• Dataset records
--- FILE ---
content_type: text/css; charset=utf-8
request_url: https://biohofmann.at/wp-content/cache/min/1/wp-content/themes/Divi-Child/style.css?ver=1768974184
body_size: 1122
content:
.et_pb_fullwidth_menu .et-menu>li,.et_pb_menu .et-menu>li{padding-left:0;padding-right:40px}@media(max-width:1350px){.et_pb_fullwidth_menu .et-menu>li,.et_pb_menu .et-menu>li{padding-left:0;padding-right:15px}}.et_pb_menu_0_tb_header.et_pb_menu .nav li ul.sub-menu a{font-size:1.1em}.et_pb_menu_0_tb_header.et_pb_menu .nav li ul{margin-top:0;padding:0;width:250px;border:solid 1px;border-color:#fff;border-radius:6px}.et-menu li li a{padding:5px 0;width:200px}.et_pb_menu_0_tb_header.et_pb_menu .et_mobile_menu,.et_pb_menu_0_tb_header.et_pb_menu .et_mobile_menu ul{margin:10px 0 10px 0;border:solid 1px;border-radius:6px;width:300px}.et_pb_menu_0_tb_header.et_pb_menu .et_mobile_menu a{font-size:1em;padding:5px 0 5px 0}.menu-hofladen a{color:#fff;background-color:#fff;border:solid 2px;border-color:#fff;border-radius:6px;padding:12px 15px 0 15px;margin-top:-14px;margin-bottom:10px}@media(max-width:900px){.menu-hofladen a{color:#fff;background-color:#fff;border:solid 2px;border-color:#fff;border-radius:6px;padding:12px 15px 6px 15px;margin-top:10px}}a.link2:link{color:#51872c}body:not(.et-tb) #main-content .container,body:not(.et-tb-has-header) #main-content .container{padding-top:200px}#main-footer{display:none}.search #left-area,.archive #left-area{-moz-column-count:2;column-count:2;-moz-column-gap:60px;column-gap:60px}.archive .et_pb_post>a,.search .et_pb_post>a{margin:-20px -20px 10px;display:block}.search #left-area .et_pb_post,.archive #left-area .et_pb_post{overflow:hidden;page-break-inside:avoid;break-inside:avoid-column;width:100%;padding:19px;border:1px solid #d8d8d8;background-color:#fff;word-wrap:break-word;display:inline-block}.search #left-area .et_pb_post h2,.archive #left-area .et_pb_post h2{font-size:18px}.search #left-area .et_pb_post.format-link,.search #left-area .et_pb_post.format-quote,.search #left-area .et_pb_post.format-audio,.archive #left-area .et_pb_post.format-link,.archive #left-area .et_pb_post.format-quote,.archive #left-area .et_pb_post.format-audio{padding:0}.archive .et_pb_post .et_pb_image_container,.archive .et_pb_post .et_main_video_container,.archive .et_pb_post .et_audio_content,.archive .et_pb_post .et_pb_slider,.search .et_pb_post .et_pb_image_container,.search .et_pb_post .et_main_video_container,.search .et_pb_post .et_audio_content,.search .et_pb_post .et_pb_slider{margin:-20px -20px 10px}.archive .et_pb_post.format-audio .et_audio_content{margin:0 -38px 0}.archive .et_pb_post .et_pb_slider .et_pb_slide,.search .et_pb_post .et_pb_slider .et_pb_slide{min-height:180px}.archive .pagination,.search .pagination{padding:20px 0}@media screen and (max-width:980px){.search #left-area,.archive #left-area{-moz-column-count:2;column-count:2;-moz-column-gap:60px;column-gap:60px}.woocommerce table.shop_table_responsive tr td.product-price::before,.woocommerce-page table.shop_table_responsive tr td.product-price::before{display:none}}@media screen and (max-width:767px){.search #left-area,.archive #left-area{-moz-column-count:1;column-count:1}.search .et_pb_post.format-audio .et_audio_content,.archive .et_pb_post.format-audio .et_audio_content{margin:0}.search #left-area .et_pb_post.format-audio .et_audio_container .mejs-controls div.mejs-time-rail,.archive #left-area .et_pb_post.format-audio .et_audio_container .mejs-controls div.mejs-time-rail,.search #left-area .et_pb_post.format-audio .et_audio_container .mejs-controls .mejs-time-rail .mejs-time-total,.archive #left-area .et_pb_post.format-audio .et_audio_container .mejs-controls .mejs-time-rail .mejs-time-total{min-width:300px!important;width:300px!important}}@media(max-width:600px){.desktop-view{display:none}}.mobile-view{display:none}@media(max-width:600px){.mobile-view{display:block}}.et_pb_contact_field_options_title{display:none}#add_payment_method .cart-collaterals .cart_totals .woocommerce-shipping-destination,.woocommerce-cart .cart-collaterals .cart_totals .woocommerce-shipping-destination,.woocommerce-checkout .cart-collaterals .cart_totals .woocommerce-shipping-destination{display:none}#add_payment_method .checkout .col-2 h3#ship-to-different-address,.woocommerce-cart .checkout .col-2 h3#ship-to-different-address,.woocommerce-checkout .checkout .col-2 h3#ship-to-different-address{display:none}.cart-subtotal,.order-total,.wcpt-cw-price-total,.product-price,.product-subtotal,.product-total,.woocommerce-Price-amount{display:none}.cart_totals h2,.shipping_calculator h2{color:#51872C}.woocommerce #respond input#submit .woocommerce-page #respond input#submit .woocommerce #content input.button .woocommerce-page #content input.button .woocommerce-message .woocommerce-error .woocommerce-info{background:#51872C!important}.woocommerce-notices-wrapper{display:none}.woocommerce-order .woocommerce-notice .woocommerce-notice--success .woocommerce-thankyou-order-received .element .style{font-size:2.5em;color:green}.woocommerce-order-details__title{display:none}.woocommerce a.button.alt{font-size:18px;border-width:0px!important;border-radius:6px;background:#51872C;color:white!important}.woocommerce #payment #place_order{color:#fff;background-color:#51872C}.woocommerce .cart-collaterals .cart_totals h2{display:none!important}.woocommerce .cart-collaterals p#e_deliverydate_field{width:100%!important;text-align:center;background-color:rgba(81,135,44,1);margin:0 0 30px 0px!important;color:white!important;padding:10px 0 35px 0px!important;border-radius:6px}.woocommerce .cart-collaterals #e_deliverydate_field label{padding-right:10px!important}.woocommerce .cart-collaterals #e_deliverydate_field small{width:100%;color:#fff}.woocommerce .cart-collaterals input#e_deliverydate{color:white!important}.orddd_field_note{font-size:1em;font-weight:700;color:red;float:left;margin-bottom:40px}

• The task
Each record above should be returned exactly as it appears.

• Written answer
--- FILE ---
content_type: text/css; charset=utf-8
request_url: https://biohofmann.at/wp-content/cache/min/1/wp-content/themes/Divi-Child/style.css?ver=1768974184
body_size: 1122
content:
.et_pb_fullwidth_menu .et-menu>li,.et_pb_menu .et-menu>li{padding-left:0;padding-right:40px}@media(max-width:1350px){.et_pb_fullwidth_menu .et-menu>li,.et_pb_menu .et-menu>li{padding-left:0;padding-right:15px}}.et_pb_menu_0_tb_header.et_pb_menu .nav li ul.sub-menu a{font-size:1.1em}.et_pb_menu_0_tb_header.et_pb_menu .nav li ul{margin-top:0;padding:0;width:250px;border:solid 1px;border-color:#fff;border-radius:6px}.et-menu li li a{padding:5px 0;width:200px}.et_pb_menu_0_tb_header.et_pb_menu .et_mobile_menu,.et_pb_menu_0_tb_header.et_pb_menu .et_mobile_menu ul{margin:10px 0 10px 0;border:solid 1px;border-radius:6px;width:300px}.et_pb_menu_0_tb_header.et_pb_menu .et_mobile_menu a{font-size:1em;padding:5px 0 5px 0}.menu-hofladen a{color:#fff;background-color:#fff;border:solid 2px;border-color:#fff;border-radius:6px;padding:12px 15px 0 15px;margin-top:-14px;margin-bottom:10px}@media(max-width:900px){.menu-hofladen a{color:#fff;background-color:#fff;border:solid 2px;border-color:#fff;border-radius:6px;padding:12px 15px 6px 15px;margin-top:10px}}a.link2:link{color:#51872c}body:not(.et-tb) #main-content .container,body:not(.et-tb-has-header) #main-content .container{padding-top:200px}#main-footer{display:none}.search #left-area,.archive #left-area{-moz-column-count:2;column-count:2;-moz-column-gap:60px;column-gap:60px}.archive .et_pb_post>a,.search .et_pb_post>a{margin:-20px -20px 10px;display:block}.search #left-area .et_pb_post,.archive #left-area .et_pb_post{overflow:hidden;page-break-inside:avoid;break-inside:avoid-column;width:100%;padding:19px;border:1px solid #d8d8d8;background-color:#fff;word-wrap:break-word;display:inline-block}.search #left-area .et_pb_post h2,.archive #left-area .et_pb_post h2{font-size:18px}.search #left-area .et_pb_post.format-link,.search #left-area .et_pb_post.format-quote,.search #left-area .et_pb_post.format-audio,.archive #left-area .et_pb_post.format-link,.archive #left-area .et_pb_post.format-quote,.archive #left-area .et_pb_post.format-audio{padding:0}.archive .et_pb_post .et_pb_image_container,.archive .et_pb_post .et_main_video_container,.archive .et_pb_post .et_audio_content,.archive .et_pb_post .et_pb_slider,.search .et_pb_post .et_pb_image_container,.search .et_pb_post .et_main_video_container,.search .et_pb_post .et_audio_content,.search .et_pb_post .et_pb_slider{margin:-20px -20px 10px}.archive .et_pb_post.format-audio .et_audio_content{margin:0 -38px 0}.archive .et_pb_post .et_pb_slider .et_pb_slide,.search .et_pb_post .et_pb_slider .et_pb_slide{min-height:180px}.archive .pagination,.search .pagination{padding:20px 0}@media screen and (max-width:980px){.search #left-area,.archive #left-area{-moz-column-count:2;column-count:2;-moz-column-gap:60px;column-gap:60px}.woocommerce table.shop_table_responsive tr td.product-price::before,.woocommerce-page table.shop_table_responsive tr td.product-price::before{display:none}}@media screen and (max-width:767px){.search #left-area,.archive #left-area{-moz-column-count:1;column-count:1}.search .et_pb_post.format-audio .et_audio_content,.archive .et_pb_post.format-audio .et_audio_content{margin:0}.search #left-area .et_pb_post.format-audio .et_audio_container .mejs-controls div.mejs-time-rail,.archive #left-area .et_pb_post.format-audio .et_audio_container .mejs-controls div.mejs-time-rail,.search #left-area .et_pb_post.format-audio .et_audio_container .mejs-controls .mejs-time-rail .mejs-time-total,.archive #left-area .et_pb_post.format-audio .et_audio_container .mejs-controls .mejs-time-rail .mejs-time-total{min-width:300px!important;width:300px!important}}@media(max-width:600px){.desktop-view{display:none}}.mobile-view{display:none}@media(max-width:600px){.mobile-view{display:block}}.et_pb_contact_field_options_title{display:none}#add_payment_method .cart-collaterals .cart_totals .woocommerce-shipping-destination,.woocommerce-cart .cart-collaterals .cart_totals .woocommerce-shipping-destination,.woocommerce-checkout .cart-collaterals .cart_totals .woocommerce-shipping-destination{display:none}#add_payment_method .checkout .col-2 h3#ship-to-different-address,.woocommerce-cart .checkout .col-2 h3#ship-to-different-address,.woocommerce-checkout .checkout .col-2 h3#ship-to-different-address{display:none}.cart-subtotal,.order-total,.wcpt-cw-price-total,.product-price,.product-subtotal,.product-total,.woocommerce-Price-amount{display:none}.cart_totals h2,.shipping_calculator h2{color:#51872C}.woocommerce #respond input#submit .woocommerce-page #respond input#submit .woocommerce #content input.button .woocommerce-page #content input.button .woocommerce-message .woocommerce-error .woocommerce-info{background:#51872C!important}.woocommerce-notices-wrapper{display:none}.woocommerce-order .woocommerce-notice .woocommerce-notice--success .woocommerce-thankyou-order-received .element .style{font-size:2.5em;color:green}.woocommerce-order-details__title{display:none}.woocommerce a.button.alt{font-size:18px;border-width:0px!important;border-radius:6px;background:#51872C;color:white!important}.woocommerce #payment #place_order{color:#fff;background-color:#51872C}.woocommerce .cart-collaterals .cart_totals h2{display:none!important}.woocommerce .cart-collaterals p#e_deliverydate_field{width:100%!important;text-align:center;background-color:rgba(81,135,44,1);margin:0 0 30px 0px!important;color:white!important;padding:10px 0 35px 0px!important;border-radius:6px}.woocommerce .cart-collaterals #e_deliverydate_field label{padding-right:10px!important}.woocommerce .cart-collaterals #e_deliverydate_field small{width:100%;color:#fff}.woocommerce .cart-collaterals input#e_deliverydate{color:white!important}.orddd_field_note{font-size:1em;font-weight:700;color:red;float:left;margin-bottom:40px}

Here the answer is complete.